SD-WAN for the Cloud Era: Enterprise Priorities and Telco Opportunities

Emir Halilovic, Principal Analyst

Summary Bullets:

  • SD-WAN adoption is growing and the number of vendors in the market stays high, but the architecture of SD-WAN mimics legacy WAN infrastructures, not necessarily aligning with public cloud adoption trends and evolving traffic patterns in the enterprise.
  • SD-WAN solutions need to evolve by adding capabilities that align with enterprise ‘cloud-first’ priorities and allow operators to use their edge infrastructure as a competitive differentiator.

The history of SD-WAN started with the first solutions designed to offer enterprises a way of building secure and controlled WAN environments, without resorting to costly and often scarce telco services like MPLS. The market has grown to dozens of vendors, and most telecommunication operators offer one or more SD-WAN solutions in their portfolio. But the development of the market so far has brought to light two main shortcomings of most SD-WAN solutions, affecting enterprise users and telco operators, respectively:

  • SD-WAN Is Usually Optimized for Legacy Traffic Patterns: At the time the SD-WAN concept was introduced, the focus of the solution was reducing enterprise OpEx and increasing their WAN’s reach. This was achieved by enabling enterprises to build their WANs without having to resort to secure, dedicated, and costly connections, like MPLS leased lines. But the design logic of most SD-WAN solutions remains firmly tied to traditional traffic patterns, where branch offices access data and applications residing in one or more private cloud locations. In the age of cloud, when public cloud adoption in the enterprise is booming, this means that SD-WAN service – automatically routing all the traffic to central office location – becomes sub-optimal in terms of application performance and bandwidth utilization. Moreover, routing cloud-bound traffic to central offices also reduces resilience, as all public cloud services for an SD-WAN connected branch will cease to function if a central office connection is down.
  • SD-WAN Relegates Telcos to a Reseller Role: At first, SD-WAN solutions were unapologetically aimed at circumventing the telco infrastructure and were targeted at, and sold to, enterprises directly. The market has evolved since, and telcos are now probably the most important market channel for SD-WAN solutions. Yet, SD-WAN offerings are still designed with circumventing the telco infrastructure in mind – denying them the opportunity to use their unique network assets to their, and their customers, advantage.
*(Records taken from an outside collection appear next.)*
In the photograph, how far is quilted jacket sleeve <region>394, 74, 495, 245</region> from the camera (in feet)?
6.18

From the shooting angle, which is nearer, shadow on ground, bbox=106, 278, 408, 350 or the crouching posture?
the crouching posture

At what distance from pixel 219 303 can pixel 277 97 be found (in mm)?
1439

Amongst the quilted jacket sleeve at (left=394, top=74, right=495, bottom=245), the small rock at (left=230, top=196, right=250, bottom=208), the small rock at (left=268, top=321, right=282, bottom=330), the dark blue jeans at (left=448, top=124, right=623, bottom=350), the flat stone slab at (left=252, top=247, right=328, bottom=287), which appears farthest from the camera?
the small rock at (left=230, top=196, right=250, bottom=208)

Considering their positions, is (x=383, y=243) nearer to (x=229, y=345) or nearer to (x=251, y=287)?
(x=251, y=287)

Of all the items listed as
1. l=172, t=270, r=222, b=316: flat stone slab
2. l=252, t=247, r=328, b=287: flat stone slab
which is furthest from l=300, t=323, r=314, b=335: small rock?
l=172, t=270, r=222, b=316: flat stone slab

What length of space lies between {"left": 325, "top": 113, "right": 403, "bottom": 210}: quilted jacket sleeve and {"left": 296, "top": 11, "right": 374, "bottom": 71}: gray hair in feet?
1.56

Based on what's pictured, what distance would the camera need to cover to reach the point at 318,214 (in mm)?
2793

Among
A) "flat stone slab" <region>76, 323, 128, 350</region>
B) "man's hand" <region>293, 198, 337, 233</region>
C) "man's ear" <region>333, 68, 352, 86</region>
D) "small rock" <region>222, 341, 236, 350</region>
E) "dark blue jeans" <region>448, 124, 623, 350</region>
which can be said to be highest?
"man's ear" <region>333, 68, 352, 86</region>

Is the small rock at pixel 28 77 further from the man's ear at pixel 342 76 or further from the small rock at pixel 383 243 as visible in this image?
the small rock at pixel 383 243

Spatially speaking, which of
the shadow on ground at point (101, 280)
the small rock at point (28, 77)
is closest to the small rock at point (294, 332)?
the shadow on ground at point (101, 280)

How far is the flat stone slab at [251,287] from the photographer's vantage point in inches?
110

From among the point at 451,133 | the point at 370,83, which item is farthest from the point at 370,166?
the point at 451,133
These shortcomings open space for innovation in the SD-WAN solution design, with the following characteristics:

  • Build SD-WAN with Cloud Traffic in Mind: The idea of connecting enterprises to public cloud is not new; so-called cloud connect services have become quite prominent in the marketplace, but mostly designed to serve large campuses or central offices, not solving the problem of cloud-bound branch traffic. SD-WAN solutions can cater to cloud-bound branch traffic by combining operator edge-based cloud gateways with application-awareness, offloading this traffic to public cloud, and relieving the pressure on central office connectivity.
  • Bring Telco Service Edge into the Game: Beyond optimizing for cloud-bound traffic, the combination of SD-WAN with telco service edge-based assets opens a way for wider engagement of both telco and enterprise, to the benefit of both sides. Operators can use SD-WAN as a vehicle for development of edge-based enterprise services, such as secure access service edge (SASE) and others. This, in turn, allows enterprises to simplify their branch infrastructure and migrate their branch CPE functions to the operator’s edge, reducing the footprint, power draw, and cost of branch CPE devices. This further simplification of physical branch infrastructure will allow for creating smaller branches with full enterprise-grade functionality – even to employee’s home offices, which is especially beneficial for enterprises operating under lockdown and homeworking rules.

Operators and SD-WAN vendors thus have an opportunity to innovate, create value, and bring operational benefits to their enterprise clients. With the use of public cloud in the enterprise increasing steadily, and the number of ‘born-in-the-cloud’ companies growing, synergies of SD-WAN, service edge, and cloud connectivity represent a growing opportunity for all participants in the SD-WAN ecosystem.